Mical, an enzyme mediating redox reactions, is known to promote actin remodelling in response to semaphorin signalling by disassembling actin filaments. However, the precise mechanism of Mical-dependent F-actin disassembly and the identity of Mical substrates have remained obscure. Hung et al. now report that Mical enzymatically modifies a specific actin residue to promote F-actin severing (Science 334, 1710–1713; 2011).

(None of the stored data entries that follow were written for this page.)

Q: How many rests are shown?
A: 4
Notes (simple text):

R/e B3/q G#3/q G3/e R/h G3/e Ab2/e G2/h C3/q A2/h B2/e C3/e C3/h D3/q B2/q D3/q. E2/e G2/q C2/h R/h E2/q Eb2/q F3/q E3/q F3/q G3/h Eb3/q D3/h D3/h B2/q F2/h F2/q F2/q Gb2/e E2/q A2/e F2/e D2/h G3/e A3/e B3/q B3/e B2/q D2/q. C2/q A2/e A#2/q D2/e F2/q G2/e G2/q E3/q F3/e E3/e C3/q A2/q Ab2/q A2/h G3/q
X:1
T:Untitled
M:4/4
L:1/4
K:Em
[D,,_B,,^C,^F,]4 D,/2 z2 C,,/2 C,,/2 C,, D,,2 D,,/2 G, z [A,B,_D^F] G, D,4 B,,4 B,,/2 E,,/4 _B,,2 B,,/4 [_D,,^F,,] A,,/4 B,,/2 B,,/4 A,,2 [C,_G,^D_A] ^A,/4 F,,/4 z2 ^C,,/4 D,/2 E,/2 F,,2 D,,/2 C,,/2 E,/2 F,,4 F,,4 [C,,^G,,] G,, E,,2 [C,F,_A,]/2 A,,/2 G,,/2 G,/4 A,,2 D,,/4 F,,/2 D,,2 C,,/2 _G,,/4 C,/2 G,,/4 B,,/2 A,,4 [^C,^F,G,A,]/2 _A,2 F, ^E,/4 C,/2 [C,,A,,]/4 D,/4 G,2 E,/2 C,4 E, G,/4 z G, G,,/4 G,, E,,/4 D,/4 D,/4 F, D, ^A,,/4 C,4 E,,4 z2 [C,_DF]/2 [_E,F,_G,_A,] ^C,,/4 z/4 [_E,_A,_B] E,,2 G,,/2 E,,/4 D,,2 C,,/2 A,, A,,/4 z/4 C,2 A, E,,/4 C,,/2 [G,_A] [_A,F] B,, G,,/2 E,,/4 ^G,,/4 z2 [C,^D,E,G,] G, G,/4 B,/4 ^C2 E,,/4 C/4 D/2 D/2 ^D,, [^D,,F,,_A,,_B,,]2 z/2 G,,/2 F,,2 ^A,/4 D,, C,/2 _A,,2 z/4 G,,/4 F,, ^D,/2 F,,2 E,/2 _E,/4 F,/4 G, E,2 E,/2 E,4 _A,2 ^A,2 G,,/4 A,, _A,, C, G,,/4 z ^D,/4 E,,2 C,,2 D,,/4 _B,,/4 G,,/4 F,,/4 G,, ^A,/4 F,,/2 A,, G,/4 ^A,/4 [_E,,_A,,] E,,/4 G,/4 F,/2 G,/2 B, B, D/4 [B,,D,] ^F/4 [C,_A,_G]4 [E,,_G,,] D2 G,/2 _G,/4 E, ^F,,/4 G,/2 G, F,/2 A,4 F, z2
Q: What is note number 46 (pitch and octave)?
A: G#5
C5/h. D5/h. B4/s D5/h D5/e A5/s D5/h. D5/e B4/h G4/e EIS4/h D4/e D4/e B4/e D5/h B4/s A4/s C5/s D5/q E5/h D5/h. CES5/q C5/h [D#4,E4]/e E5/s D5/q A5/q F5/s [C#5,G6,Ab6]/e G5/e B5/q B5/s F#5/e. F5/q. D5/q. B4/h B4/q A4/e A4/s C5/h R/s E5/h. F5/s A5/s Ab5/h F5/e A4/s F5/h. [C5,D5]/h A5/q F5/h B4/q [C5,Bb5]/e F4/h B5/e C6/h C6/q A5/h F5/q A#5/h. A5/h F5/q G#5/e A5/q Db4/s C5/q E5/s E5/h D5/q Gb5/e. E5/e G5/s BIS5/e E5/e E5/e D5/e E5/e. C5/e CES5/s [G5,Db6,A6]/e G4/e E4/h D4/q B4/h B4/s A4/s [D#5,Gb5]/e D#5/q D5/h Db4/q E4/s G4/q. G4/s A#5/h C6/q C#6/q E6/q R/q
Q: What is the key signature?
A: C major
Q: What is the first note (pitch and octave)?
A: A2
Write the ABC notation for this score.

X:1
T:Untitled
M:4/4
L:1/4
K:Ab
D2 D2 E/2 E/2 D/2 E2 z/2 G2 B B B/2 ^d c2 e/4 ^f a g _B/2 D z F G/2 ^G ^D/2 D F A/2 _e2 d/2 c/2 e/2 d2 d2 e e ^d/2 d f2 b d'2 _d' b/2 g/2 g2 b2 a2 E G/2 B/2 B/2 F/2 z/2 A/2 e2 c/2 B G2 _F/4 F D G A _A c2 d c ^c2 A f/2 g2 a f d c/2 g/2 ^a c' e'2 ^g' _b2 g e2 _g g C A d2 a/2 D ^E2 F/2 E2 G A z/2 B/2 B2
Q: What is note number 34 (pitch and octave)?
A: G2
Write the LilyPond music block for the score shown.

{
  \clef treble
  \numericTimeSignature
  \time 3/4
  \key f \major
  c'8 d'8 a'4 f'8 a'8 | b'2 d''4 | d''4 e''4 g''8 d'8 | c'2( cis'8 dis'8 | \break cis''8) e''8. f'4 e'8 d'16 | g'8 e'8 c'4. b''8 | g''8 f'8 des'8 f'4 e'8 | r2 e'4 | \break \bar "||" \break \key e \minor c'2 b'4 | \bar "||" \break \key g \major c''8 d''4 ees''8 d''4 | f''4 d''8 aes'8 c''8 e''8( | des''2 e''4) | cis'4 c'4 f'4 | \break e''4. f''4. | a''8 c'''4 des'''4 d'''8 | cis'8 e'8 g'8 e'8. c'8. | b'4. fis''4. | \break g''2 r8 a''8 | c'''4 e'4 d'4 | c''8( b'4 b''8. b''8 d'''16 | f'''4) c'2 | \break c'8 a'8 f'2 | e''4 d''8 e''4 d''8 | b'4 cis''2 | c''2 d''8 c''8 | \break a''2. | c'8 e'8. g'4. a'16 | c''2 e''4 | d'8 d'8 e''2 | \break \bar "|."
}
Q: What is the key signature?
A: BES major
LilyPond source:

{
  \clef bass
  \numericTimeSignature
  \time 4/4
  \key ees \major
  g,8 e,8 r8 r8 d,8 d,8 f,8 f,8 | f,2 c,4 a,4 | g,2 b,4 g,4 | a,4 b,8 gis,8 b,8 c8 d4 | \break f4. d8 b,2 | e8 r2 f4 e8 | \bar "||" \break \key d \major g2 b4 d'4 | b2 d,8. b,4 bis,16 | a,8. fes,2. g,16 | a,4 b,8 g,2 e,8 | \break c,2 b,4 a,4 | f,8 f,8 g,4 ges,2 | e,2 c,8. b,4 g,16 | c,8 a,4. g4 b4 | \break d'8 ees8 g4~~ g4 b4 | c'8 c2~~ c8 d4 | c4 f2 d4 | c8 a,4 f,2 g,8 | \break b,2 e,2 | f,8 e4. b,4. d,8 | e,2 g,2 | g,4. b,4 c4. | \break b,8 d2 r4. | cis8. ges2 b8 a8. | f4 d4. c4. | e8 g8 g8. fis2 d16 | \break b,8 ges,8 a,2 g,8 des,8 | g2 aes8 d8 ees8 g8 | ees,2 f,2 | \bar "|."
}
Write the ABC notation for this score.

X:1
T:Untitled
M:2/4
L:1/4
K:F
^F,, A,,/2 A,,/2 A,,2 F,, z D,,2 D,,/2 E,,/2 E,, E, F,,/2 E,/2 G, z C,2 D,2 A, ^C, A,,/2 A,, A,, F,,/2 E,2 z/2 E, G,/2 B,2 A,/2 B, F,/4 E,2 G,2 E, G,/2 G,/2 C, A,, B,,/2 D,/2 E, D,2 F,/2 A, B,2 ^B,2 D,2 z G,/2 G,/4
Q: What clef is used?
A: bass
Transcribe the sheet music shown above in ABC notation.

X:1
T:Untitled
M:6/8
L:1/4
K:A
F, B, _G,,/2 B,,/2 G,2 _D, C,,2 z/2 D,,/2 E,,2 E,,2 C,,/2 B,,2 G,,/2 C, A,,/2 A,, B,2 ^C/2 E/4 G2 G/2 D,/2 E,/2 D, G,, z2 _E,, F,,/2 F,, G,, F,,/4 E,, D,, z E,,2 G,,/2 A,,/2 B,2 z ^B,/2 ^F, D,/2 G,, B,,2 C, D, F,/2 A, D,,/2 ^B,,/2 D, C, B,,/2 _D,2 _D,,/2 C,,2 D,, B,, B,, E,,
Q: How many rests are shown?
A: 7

Using in vitro biochemical assays and microscopy techniques, the authors demonstrated that F-actin activates the enzymatic activity of Mical to promote actin filament severing and prevent repolymerization by stably and specifically modifying actin subunits at methionines 44 and 47 through the addition of oxygen. Based on previous knowledge of actin structure, these modifications were predicted to affect the interaction between F-actin subunits. The authors used point mutations to establish that residue Met 44 of actin was essential for the F-actin-severing function of Mical. Manipulation of Mical levels is known to generate abnormal bristle cell processes in Drosophila. In the present study, mutation of the Met 44 actin residue suppressed Mical overexpression phenotypes and phenocopied Mical loss-of-function effects in Drosophila. Together, these findings establish actin as a direct substrate of Mical and reveal a specific oxidation-dependent mechanism to regulate actin filament dynamics and cell processes in vivo.